Parallel worlds in parallel worlds

November 18th, 2019

Today on our Future Reality Lab blog I wrote about using VR to create parallel worlds. It’s a theme I’ve discussed in different ways on this blog.

Suddenly it occurred to me my simultaneous presence on both this blog and in our FRL blog is also a parallel world. Except that the worlds of these two blogs are parallel along a different dimension.

So here we have two parallel worlds being discussed in two parallel worlds. I wonder, what do you call it when you send a message out into the world that is parallel along multiple dimensions?

I know — a parallelogram!

Human minds in alien bodies

November 17th, 2019

There are primates who can easily pick up tools with their toes. Others can swing by their tails.

Humans cannot do these things. For one thing, our bodies are not constructed to do so.

But is this a limitation only of our bodies, or also of our brains? Do we have the latent brain capacity to pick things up with our toes or to swing from trees by a tail, if only we had the right body to do so?

Once we start using our full bodies to immerse ourselves into shared virtual worlds, this will start to become a practical question. Just how general is our brain’s ability to remap itself to a different body, if given the opportunity?

And if our brains do turn out to be adaptable in this way, what are the limitations of the mapping? Could we learn to be comfortable in the body of an amoeba, forming and extending temporary pseudopods as needed?

Could we adapt to an entirely alien body? That could be useful for exploration of other planets or deep sea environments.

It’s exciting to think that we humans might someday have the sensory experience of entering entirely alien bodies. But it is not yet clear whether such a thing is truly possible. I guess we will need to try it out and see.

Hanging out at different scales

November 16th, 2019

As we move various aspects of our social life to shared immersive virtual reality, we don’t all need to present as the same size. It might be convenient, for various reasons, for somebody to appear 20 feet tall, while a group of five people might all fit on a tabletop.

I don’t know for sure whether this will happen, but it’s a reasonable thing to think about. After all, the next few years will be the first time in history when we will have the capability to hang out together everyday in a physical sense while defying the rules of nature.

We are used to seeing people at wildly different scales on what are now considered traditional media. Paintings, photographs, movie theaters, TV sets, smartphone screens, all of these forms of visual communication wreak havoc with the notion of immutable human scale.

Yet somehow our brains adjust to the sight of a movie star’s face being 30 feet tall at the cinema, while the friend we are chatting with on our smartphone has a face that is only two inches in height. None of it seems to bother us.

I suspect there is a part of our brains that automatically maps whatever we perceive as human to a “normal” size, on such a low level that we don’t even notice it happening. I see no reason why this perceptual transformation should not carry over into shared immersive worlds.

In any case, it’s an experiment worth carrying out. And it’s definitely something we are interested in trying in our Future Reality Lab at NYU.

Cusp of a new phase

November 15th, 2019

Today at our lab’s weekly research meeting, I realized we are on the cusp of a new phase in our research. When you are doing research, it’s not only about what you might potentially develop, it’s also about whether you have the proper tools for that development to be practical.

• **GIVEN DATA**:

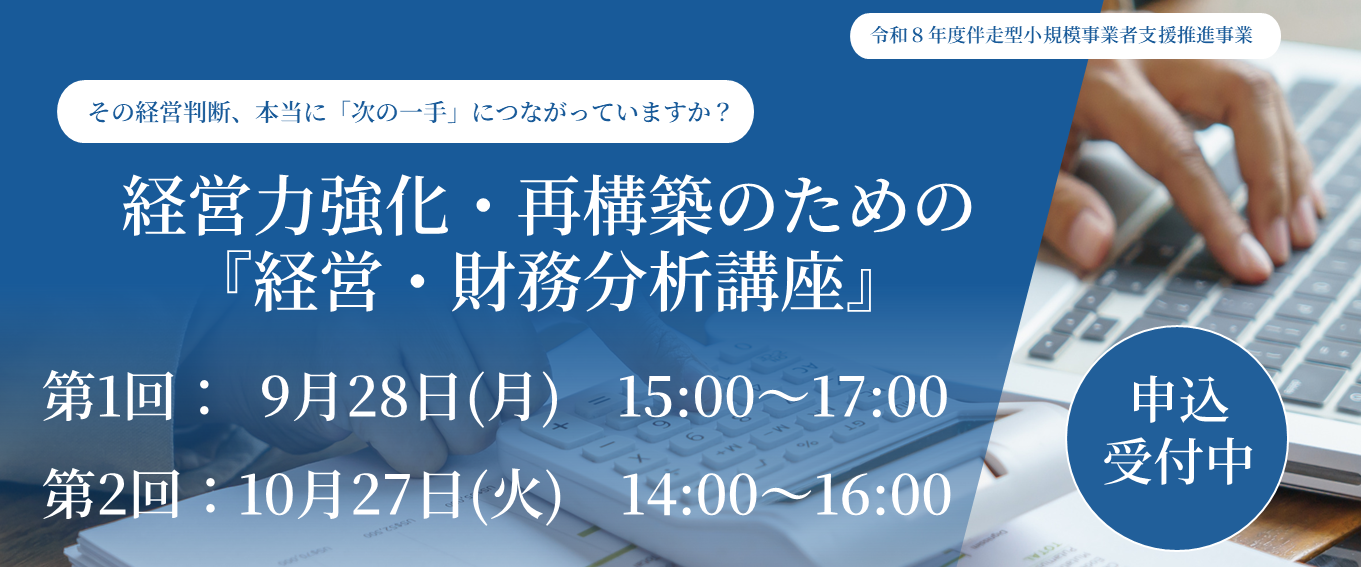 令和８年度伴走型小規模事業者支援推進事業

その経営判断、本当に「次の一手」につながっていますか？

経営力強化・再構築のための
『経営・財務分析講座』

第1回：　9月28日(月)　15:00～17:00

第2回：10月27日(火)　14:00～16:00

申込
受付中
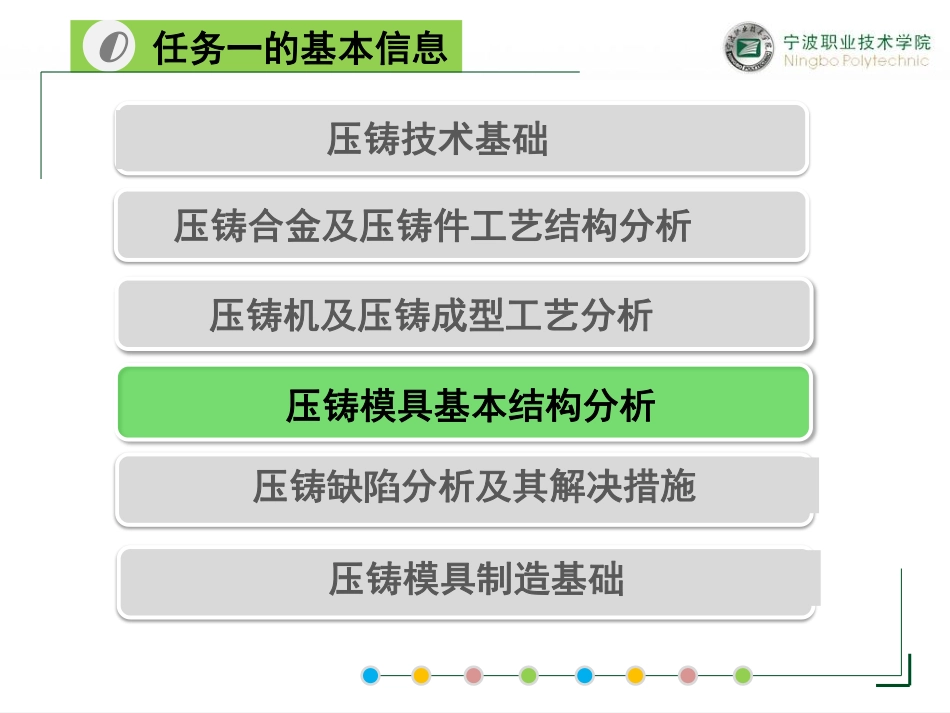 任务一的基本信息

宁波职业技术学院
Ningbo Polytechnic

压铸技术基础

压铸合金及压铸件工艺结构分析

压铸机及压铸成型工艺分析

压铸模具基本结构分析

压铸缺陷分析及其解决措施

压铸模具制造基础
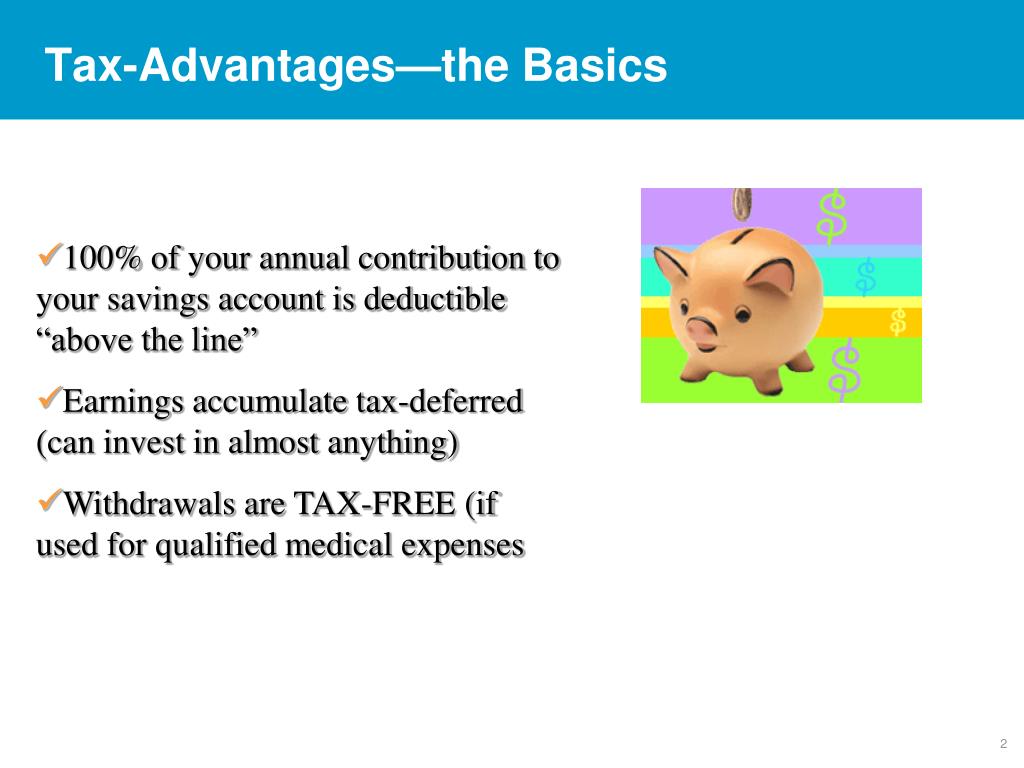 Tax-Advantages—the Basics

✓100% of your annual contribution to your savings account is deductible “above the line”

✓Earnings accumulate tax-deferred (can invest in almost anything)

✓Withdrawals are TAX-FREE (if used for qualified medical expenses

$

$

$

$

2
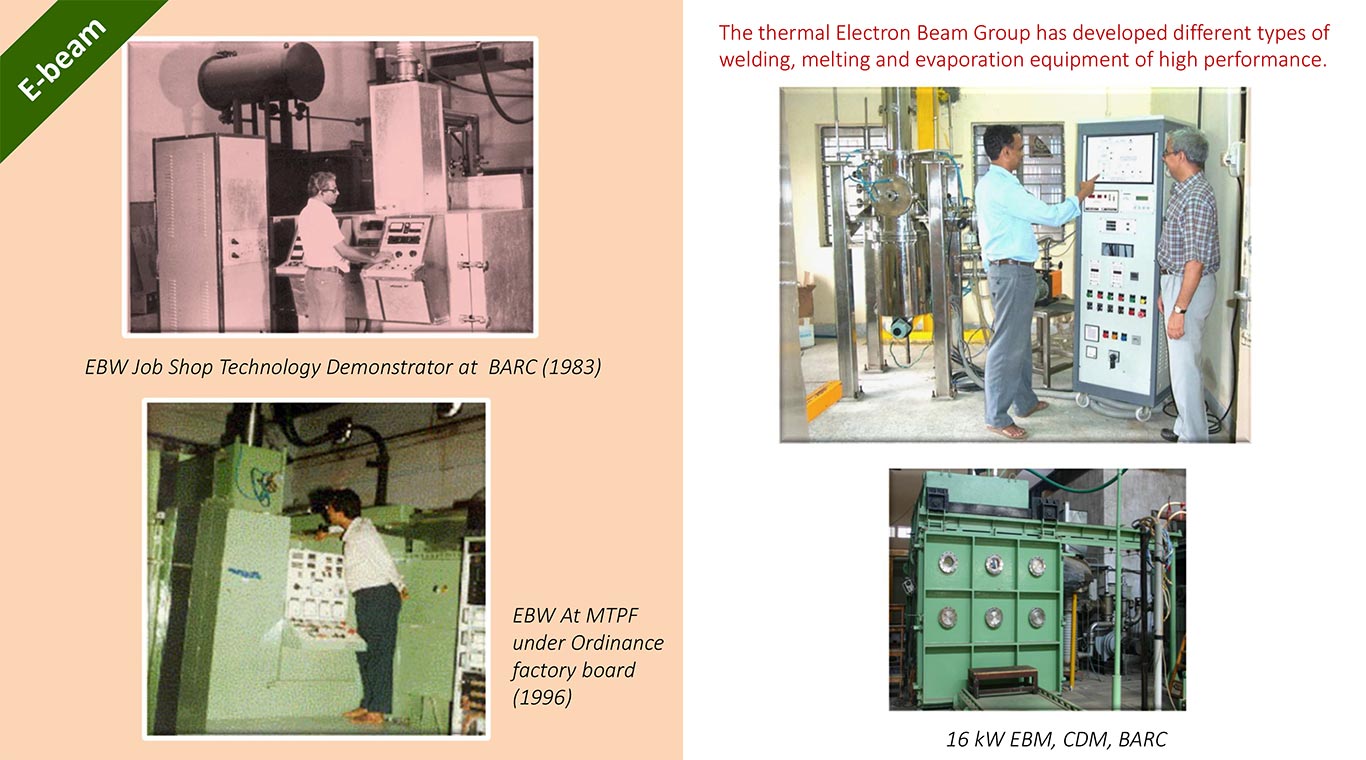 E-beam

EBW Job Shop Technology Demonstrator at BARC (1983)

EBW At MTPF under Ordinance factory board (1996)

The thermal Electron Beam Group has developed different types of welding, melting and evaporation equipment of high performance.

16 kW EBM, CDM, BARC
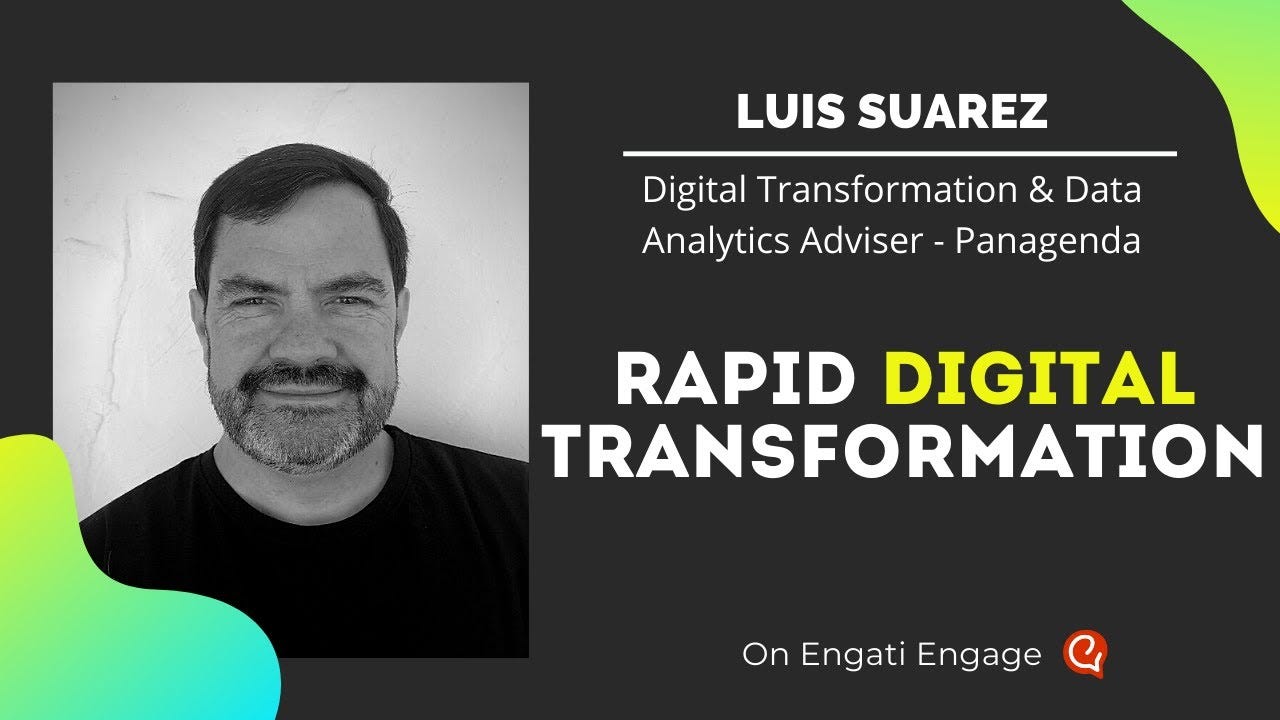 LUIS SUAREZ

Digital Transformation & Data Analytics Adviser - Panagenda

RAPID DIGITAL TRANSFORMATION

On Engati Engage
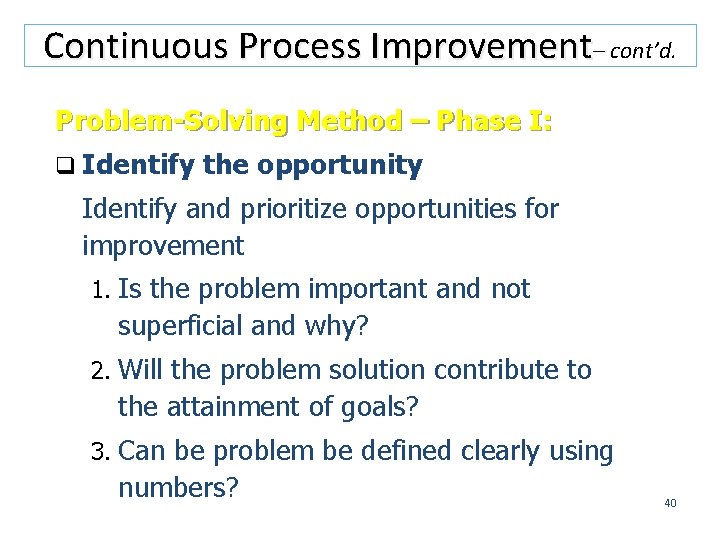 Continuous Process Improvement– cont'd.

Problem-Solving Method – Phase I:

❑ Identify the opportunity

Identify and prioritize opportunities for improvement

1. Is the problem important and not superficial and why?

2. Will the problem solution contribute to the attainment of goals?

3. Can be problem be defined clearly using numbers?

40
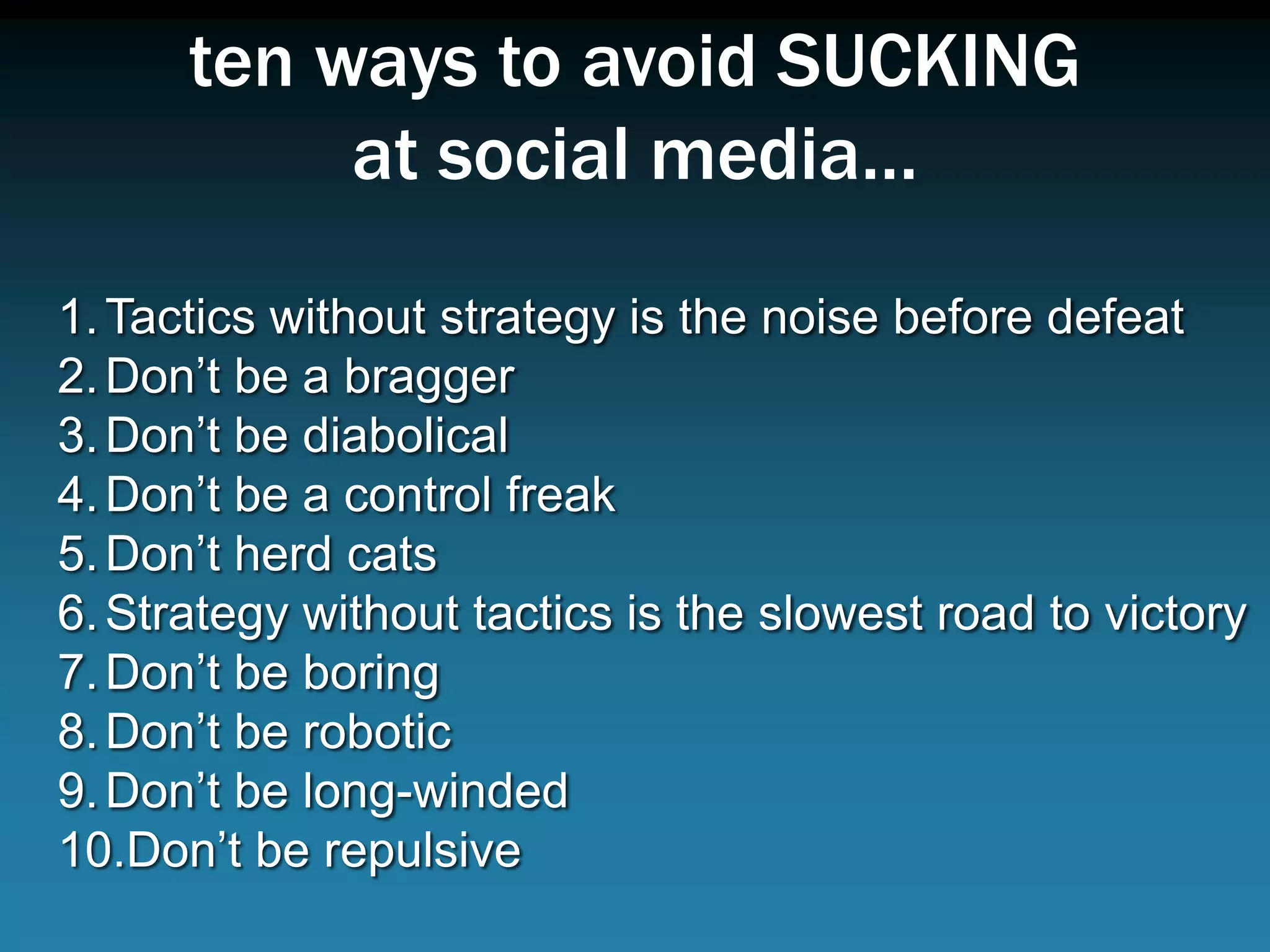 ten ways to avoid SUCKING at social media...

1. Tactics without strategy is the noise before defeat
2. Don’t be a bragger
3. Don’t be diabolical
4. Don’t be a control freak
5. Don’t herd cats
6. Strategy without tactics is the slowest road to victory
7. Don’t be boring
8. Don’t be robotic
9. Don’t be long-winded
10. Don’t be repulsive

• **TASK A**: In the blog posts, why does the author consider it reasonable to think about people appearing at different sizes in shared virtual worlds?
• **TASK B**: List the forms of visual communication that the blog posts name as upsetting the notion of immutable human scale.

• **TASK RESPONSE A**: The author says the next few years will be the first time in history when people can hang out together every day in a physical sense while defying the rules of nature.

• **TASK RESPONSE B**:
- Paintings
- Photographs
- Movie theaters
- TV sets
- Smartphone screens